Free on Board -FOB
Time and place of delivery, costs related to freight, insurance, and risk are some of the considerations which have to be sorted out before entering into any contract which is beyond your territory. The global markets have expanded the reach of the business houses, and thus it is imperative that there are such terms that do not harm the interest of either of the party and work in the best interest for maximum profit and minimum loss.
To bring uniformity and ensure an in-depth understanding of how the price is quoted and who bears the risk of transfer of goods and till what place, International Chamber of Commerce has come up with 11 Incoterms and Freight on Board / Free on Board happens to be the most used amongst these.
What Is FOB?
Who stands responsible in case the goods are damaged in case of transit? Who will pay the cost? To make things simpler and easier, Free On Board is an agreement by which the sellers load the goods to the port of shipment and post that all the costs and responsibility of the buyer.
FOB is mostly used in tandem with shipping contracts both inland and international.
It stands suitable where the seller has to deliver non-containerized goods and has direct access to the vessel for loading
Under FOB agreements, the following terms need to be understood to have a clear understanding of who becomes responsible at what time:
- Place of Origin: If the contract mentions for a place of origin it means the ownership lies on the buyer the moment the goods are loaded,
- Place of Destination: Seller has the ownership and responsibility till the goods reach the destination.
- Freight Collect: Once the goods are at the port, the person who receives the goods is responsible for the charges
- Freight prepaid: Seller stands responsible for freight charges
Thus FOB defines clearly the obligations on the part of the consignor (exporter) and consignee (importer).
It becomes necessary to understand the mathematics which goes behind in arriving at a cost which is quoted to the buyer.

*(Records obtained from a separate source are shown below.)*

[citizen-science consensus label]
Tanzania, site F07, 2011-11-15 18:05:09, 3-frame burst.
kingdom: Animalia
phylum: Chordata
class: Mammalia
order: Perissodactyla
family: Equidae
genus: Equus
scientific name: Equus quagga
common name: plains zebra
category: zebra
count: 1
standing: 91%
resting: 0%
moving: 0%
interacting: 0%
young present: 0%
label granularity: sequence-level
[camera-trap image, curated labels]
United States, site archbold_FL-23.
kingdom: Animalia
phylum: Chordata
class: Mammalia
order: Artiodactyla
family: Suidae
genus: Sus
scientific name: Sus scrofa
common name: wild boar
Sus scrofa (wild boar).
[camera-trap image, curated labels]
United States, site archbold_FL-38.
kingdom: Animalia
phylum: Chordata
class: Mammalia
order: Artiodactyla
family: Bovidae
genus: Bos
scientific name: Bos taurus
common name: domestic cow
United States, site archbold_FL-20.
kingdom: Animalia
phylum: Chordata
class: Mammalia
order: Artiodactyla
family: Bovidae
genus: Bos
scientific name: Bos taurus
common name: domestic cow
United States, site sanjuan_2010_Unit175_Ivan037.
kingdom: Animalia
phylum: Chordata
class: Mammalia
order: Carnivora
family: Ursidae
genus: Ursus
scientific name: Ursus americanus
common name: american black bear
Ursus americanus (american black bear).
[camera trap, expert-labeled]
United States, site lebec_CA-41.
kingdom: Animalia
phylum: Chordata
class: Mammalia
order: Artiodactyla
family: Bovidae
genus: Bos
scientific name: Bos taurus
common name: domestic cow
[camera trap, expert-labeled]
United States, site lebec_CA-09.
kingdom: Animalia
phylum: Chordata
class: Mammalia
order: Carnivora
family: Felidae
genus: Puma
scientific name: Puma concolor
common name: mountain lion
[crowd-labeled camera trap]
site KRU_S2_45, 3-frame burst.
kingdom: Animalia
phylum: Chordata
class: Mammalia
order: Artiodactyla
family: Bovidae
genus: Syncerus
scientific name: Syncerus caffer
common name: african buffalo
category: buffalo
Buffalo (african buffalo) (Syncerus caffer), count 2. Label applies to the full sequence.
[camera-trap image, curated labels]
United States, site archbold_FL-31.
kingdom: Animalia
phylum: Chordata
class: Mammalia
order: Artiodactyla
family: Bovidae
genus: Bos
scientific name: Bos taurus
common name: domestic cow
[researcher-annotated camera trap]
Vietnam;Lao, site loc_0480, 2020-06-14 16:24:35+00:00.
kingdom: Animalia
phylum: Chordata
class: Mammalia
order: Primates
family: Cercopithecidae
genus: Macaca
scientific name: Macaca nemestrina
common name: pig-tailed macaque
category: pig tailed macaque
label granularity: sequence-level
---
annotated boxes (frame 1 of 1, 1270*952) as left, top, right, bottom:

This price is called FOB Price which is arrived at:
Ex Works Price of the Goods + Cost of transportation till the vessel = FOB Price.
- The buyer will assume the responsibility once the goods have been successfully loaded at the point of origin.
- Export license, export duty, and loading costs have to be paid by the seller
- Freight, unloading costs, and the price as quoted in the contract has to be paid by the buyer.
- Shipping documents and the valid invoice has to be furnished by the seller.
- The title to the property passes on to the buyer once the goods are transferred to the vessel. Along with this, the risk also gets transferred.
If you happen to be new in International Trade, contracts under FOB are most logical and simple to understand because you can easily arrive at the cost of the contract and also make sufficient room for contingencies.